Placer / No. 231

El justo caliente
 
 


Sin querer, me acabo de comer de más la uña del índice de la mano izquierda. La culpa la tiene la regadera de mi nuevo departamento que, por más que he intentado arreglarla, no queda bien. Incluso, por recomendación de un amigo, vino don Francisco, que tiene casi 40 años en el oficio de arreglar duchas, pero, sin importar su talento y experiencia, no supo qué hacerle. Quizá sólo me queda renunciar y bañarme con agua más fría que caliente. Pero para alguien como yo, que estructura su vida y prevé el más mínimo detalle, eso es imposible. Para estar tranquilo necesito la certeza de que al abrir la llave saldrá el justo caliente que me gusta.

Estos últimos días he notado que, por culpa del problema con la ducha, el día se me sale de control. El lunes llegué al café al que voy cada tarde y lo encontré cerrado. Olvidé la ley infalible que ningún parroquiano puede olvidar: Los lunes, nunca pero nunca, el café abre. Y ahí, frente a la enorme puerta de madera, sólo pude pensar en que uno necesita de sus certidumbres, del pequeño placer cotidiano de sentarse en la misma mesa todas las tardes a tomar café, y no olvidar, por nada en el mundo, que los lunes el café cierra.

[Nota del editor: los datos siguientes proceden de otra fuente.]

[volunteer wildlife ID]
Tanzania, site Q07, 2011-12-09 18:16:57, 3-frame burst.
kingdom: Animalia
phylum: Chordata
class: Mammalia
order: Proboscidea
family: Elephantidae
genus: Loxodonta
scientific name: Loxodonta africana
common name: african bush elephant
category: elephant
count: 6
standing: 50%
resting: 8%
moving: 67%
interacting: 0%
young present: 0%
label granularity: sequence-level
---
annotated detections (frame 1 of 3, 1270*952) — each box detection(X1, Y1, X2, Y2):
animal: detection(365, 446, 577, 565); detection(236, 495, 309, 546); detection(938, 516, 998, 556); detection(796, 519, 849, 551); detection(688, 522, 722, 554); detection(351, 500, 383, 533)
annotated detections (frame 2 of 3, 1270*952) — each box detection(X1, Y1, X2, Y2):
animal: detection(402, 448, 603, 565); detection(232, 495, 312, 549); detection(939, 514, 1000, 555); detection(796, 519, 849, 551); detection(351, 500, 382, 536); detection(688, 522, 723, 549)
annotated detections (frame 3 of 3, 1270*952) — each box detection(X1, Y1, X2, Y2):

La culpa la tiene la regadera. No hay de otra. Hoy salí muy justo de tiempo para el trabajo. Y aquí vengo en el embotellamiento del Periférico, con el dedo sangrando porque me comí de más la uña del índice de la mano izquierda. Quizá tenga que cambiar mis baños a la noche o dejar de bañarme todos los días.

¡Tan bonito que se veía el departamento! La cocina grande, la terraza… Quién iba a pensar que la regadera… Si no hubiera gastado mis ahorros en el depósito, no dudaría en mudarme de nuevo. Pero ahora estoy atrapado por esta regadera, ¿qué le cuesta darme el justo caliente que me gusta? Uno necesita pequeños placeres que doten de certeza a los días, de cierto descanso para poder continuar. Un descanso al que me atrevo a llamar esperanza. Sí. Una Beatriz que, aunque sea desde lejos, nos sonría. Y le permita a uno llegar y alcanzar el fin de la jornada con un poco de paz.

El dedo no deja de sangrarme, ya me lo apreté con un Kleenex y ni así la sangre deja de salir. Quién iba a decir que una regadera fuera capaz de tanto, pero aquí voy, hundiéndome en los coches que no avanzan, en los cláxones que gritan, en el smog… Será la primera vez que, en mis 58 años, llegue tarde al trabajo. Y todo por esa maldita regadera.